Institutio Oratoria
Quintilian
Quintilian. Institutio Oratoria, Volume 1-4. Butler, Harold Edgeworth, translator. Cambridge, Mass; London: Harvard University Press, William Heinemann Ltd., 1920-1922.
But let us see whether this is the basis itself or rather that in which the basis is to be found. Hermagoras calls a basis that which enables the matter in question to be understood and to which the proofs of the parties concerned will also be directed. My own opinion has always been that, whereas there are frequently different bases of questions in connexion with a cause, the basis of the cause itself is its most important point on which the whole matter turns. If anyone prefers to call that the general question or general head of the cause, I shall not quarrel with him, any more than I have done hitherto if he produced a different technical term to express the same thing, although I know that whole volumes have been written on such disputes. I prefer however to call it the basis.
There is the greatest possible disagreement among writers about this as about everything else, but in this case as elsewhere they seem to me to have been misled by a passion for saying something different from their fellow-teachers. As a result there is still no agreement as to the number and names of bases, nor as to which are general and which special.
First there is οὐσία which Plautus calls essence, the only available translation: under this category we inquire whether a thing is. Secondly there is quality, the meaning of which is self-evident. Third comes quantity, which was subdivided by later philosophers as dealing with two questions as to magnitude and number. Next relation, involving questions of competence [*]( See §§ 52, 68 sqq., 84–86, which make the meaning of translatio fairly clear. No exact rendering is satisfactory. Literally it means transference of the charge : the sense is virtually the same as that of exceptio (a plea made by defendant in bar of plaintiff's action). Exception is too unfamiliar and technical a term. Competence, despite its vagueness, is perhaps the least unsatisfactory rendering. ) and comparison. This is followed by when and where. Then come doing, suffering and possessing,
which for example are concerned with a person's being armed or clothed. Lastly comes κεῖσθαι or position, which means to be in a certain position, such for instance as being warm, standing or angry. Of these categories the first four concern bases, the remainder concern only certain topics for argument.
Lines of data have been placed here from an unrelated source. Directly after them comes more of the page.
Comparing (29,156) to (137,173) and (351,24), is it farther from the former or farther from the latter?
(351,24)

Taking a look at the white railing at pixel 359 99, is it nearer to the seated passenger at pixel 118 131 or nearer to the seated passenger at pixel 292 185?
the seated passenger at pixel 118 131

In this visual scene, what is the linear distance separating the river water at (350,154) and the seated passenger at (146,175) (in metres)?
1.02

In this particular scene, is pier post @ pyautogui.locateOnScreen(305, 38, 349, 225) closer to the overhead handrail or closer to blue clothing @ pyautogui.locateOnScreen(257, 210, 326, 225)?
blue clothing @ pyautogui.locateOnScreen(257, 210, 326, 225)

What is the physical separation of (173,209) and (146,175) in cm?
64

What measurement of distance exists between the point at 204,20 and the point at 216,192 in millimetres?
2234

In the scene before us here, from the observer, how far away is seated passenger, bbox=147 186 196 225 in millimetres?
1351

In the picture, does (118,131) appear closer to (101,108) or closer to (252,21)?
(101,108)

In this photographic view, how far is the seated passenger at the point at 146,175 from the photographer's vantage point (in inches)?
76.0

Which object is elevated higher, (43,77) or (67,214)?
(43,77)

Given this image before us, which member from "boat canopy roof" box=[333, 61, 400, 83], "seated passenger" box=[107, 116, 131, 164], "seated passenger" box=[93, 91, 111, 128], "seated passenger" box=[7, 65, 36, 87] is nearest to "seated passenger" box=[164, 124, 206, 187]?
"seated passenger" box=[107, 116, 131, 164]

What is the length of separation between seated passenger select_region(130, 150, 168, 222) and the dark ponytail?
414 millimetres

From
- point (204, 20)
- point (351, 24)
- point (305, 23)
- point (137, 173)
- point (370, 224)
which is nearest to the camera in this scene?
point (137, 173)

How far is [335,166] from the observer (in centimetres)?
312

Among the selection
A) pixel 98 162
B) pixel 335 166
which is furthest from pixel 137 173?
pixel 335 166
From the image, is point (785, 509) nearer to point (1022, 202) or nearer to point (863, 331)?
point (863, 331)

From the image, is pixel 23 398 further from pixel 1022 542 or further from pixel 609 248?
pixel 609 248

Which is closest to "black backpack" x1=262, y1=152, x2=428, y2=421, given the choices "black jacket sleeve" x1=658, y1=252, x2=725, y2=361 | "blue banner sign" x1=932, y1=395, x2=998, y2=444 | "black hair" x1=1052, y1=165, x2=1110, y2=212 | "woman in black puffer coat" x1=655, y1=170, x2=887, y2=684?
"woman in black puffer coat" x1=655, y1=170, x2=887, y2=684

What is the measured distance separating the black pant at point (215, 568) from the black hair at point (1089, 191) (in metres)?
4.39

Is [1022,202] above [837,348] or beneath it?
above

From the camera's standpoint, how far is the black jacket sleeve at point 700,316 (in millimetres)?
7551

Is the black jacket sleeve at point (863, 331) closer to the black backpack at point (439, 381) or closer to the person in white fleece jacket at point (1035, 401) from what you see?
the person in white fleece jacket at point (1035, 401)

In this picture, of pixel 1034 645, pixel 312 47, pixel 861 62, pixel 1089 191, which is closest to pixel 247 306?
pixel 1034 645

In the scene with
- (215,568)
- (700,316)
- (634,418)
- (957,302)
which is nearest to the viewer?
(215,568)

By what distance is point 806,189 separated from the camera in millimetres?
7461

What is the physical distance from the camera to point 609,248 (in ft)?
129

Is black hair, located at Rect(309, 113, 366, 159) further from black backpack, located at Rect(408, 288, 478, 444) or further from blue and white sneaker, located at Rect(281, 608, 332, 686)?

Others make the number of categories to be nine. Person, involving questions concerning the mind, body or external circumstances, which clearly has reference to the means by which we establish conjecture or quality. Time, or χρόνος, from which we get questions such as whether a child is born a slave, if his mother is delivered of him while assigned [*](addicti were not technically servi, though in a virtual condition of servitude, being the bondsmen of their creditors till their debt was paid. ) to her creditors. Place, from which we get such disputes as to whether it is permissible to kill a tyrant in a temple, or whether one who has hidden himself at home can be regarded as an exile.